Com o confinamento social, muitas das atividades do nosso dia-a-dia tiveram de ser adaptadas para poderem continuar. O escutismo foi uma delas. O Agrupamento de Porto de Mós que, como quase todos no país, reunia com os seus elementos todos os fins de semana deixou de poder fazê-lo e teve de se adaptar à nova realidade para «manter a chama acesa, para os miúdos continuarem ligados», explica o chefe de Agrupamento, Paulo Santos.

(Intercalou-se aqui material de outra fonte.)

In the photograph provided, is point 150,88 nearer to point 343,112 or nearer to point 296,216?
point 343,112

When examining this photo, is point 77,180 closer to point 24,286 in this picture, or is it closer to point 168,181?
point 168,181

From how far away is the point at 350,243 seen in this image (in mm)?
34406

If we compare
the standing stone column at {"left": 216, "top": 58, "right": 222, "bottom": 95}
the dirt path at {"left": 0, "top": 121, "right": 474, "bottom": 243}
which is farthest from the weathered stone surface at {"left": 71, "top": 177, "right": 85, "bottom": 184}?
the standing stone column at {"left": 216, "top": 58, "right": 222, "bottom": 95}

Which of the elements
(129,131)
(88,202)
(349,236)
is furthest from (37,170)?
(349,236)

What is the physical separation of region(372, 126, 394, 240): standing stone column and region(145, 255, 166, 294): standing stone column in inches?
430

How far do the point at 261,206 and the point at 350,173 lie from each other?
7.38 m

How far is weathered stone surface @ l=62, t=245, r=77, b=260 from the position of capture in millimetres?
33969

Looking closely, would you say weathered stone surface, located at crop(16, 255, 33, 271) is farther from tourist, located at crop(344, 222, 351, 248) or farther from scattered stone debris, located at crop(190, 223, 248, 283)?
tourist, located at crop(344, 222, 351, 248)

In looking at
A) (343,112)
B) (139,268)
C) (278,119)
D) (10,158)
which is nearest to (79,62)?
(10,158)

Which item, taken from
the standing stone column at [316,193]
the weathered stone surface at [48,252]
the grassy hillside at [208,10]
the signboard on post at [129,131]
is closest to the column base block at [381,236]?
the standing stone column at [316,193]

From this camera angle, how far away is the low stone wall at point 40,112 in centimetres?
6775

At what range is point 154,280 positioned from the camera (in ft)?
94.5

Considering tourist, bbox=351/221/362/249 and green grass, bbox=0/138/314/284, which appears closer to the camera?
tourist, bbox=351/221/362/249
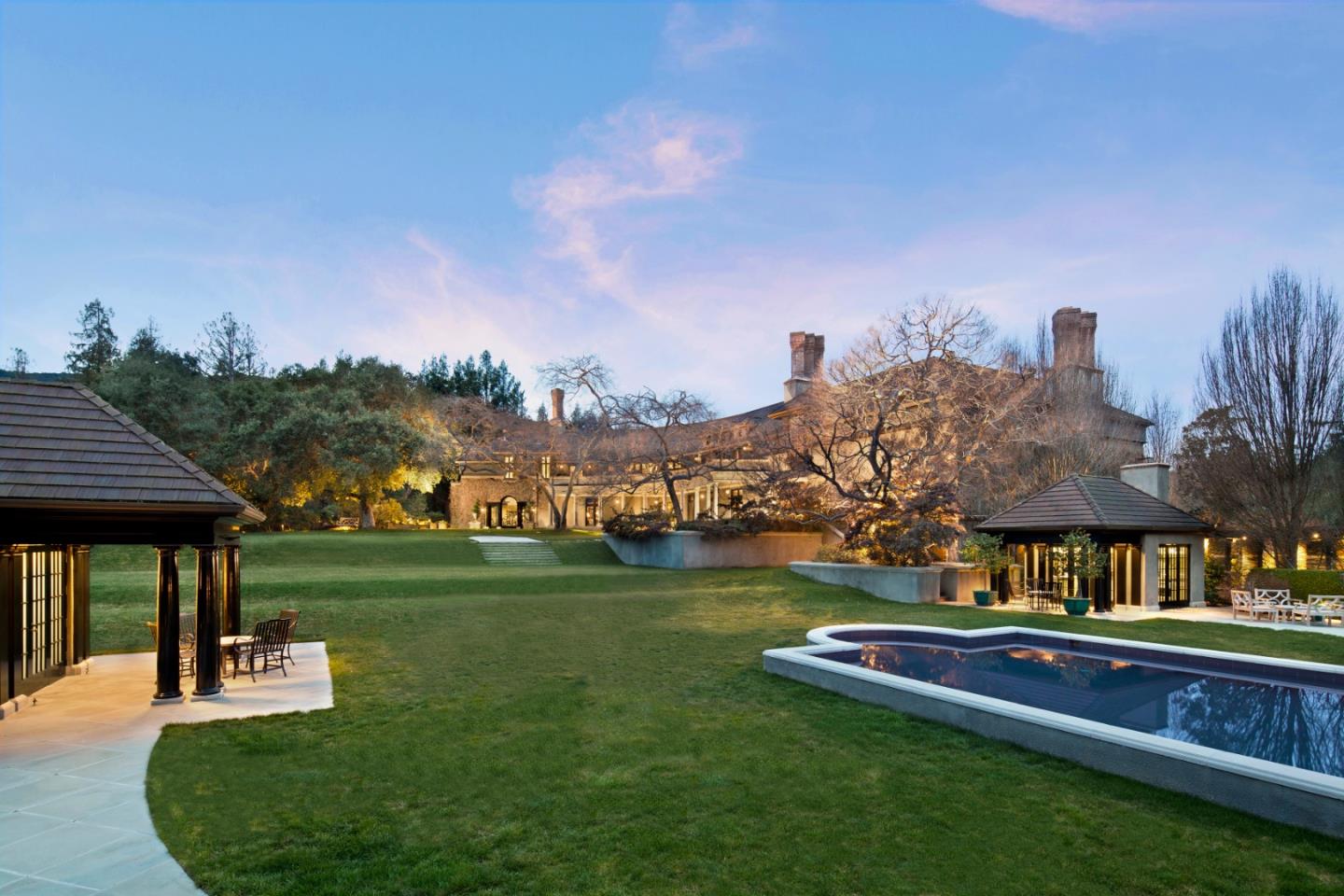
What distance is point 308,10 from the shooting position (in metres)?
14.8

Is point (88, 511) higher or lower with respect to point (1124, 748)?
higher

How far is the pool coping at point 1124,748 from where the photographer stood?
509cm

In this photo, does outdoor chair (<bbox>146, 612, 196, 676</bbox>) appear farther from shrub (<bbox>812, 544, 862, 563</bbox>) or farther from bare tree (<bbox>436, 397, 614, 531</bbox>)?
bare tree (<bbox>436, 397, 614, 531</bbox>)

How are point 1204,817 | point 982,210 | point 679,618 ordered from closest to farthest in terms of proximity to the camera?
point 1204,817, point 679,618, point 982,210

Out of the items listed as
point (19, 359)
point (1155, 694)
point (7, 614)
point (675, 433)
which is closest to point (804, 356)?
point (675, 433)

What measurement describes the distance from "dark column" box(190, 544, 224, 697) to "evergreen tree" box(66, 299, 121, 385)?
48242 millimetres

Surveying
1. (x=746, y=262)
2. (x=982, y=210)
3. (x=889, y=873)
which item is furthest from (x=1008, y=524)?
(x=889, y=873)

Algumas atividades tiveram mesmo de ser canceladas, como é o caso da atividade de verão que iria realizar-se na Suíça, e outras adiadas por tempo indeterminado, como é o caso das Promessas: «Tínhamos marcado para abril, no início deste mês mudámo-las para maio, mas já vimos que não vai ser possível. Não fazemos sequer ideia de quando poderá ser, possivelmente apenas no início do próximo ano escutista. Acho que ninguém sabe, neste momento, adiantar datas para algumas coisa», afirma. No entanto, as reuniões semanais têm sido, de alguma forma, mantidas, com o Agrupamento a funcionar «à distância, mais ou menos da mesma forma em todas as secções, apenas com algumas diferenças por se tratarem de idades completamente diferentes – desde os 6 até aos 22 anos», revela.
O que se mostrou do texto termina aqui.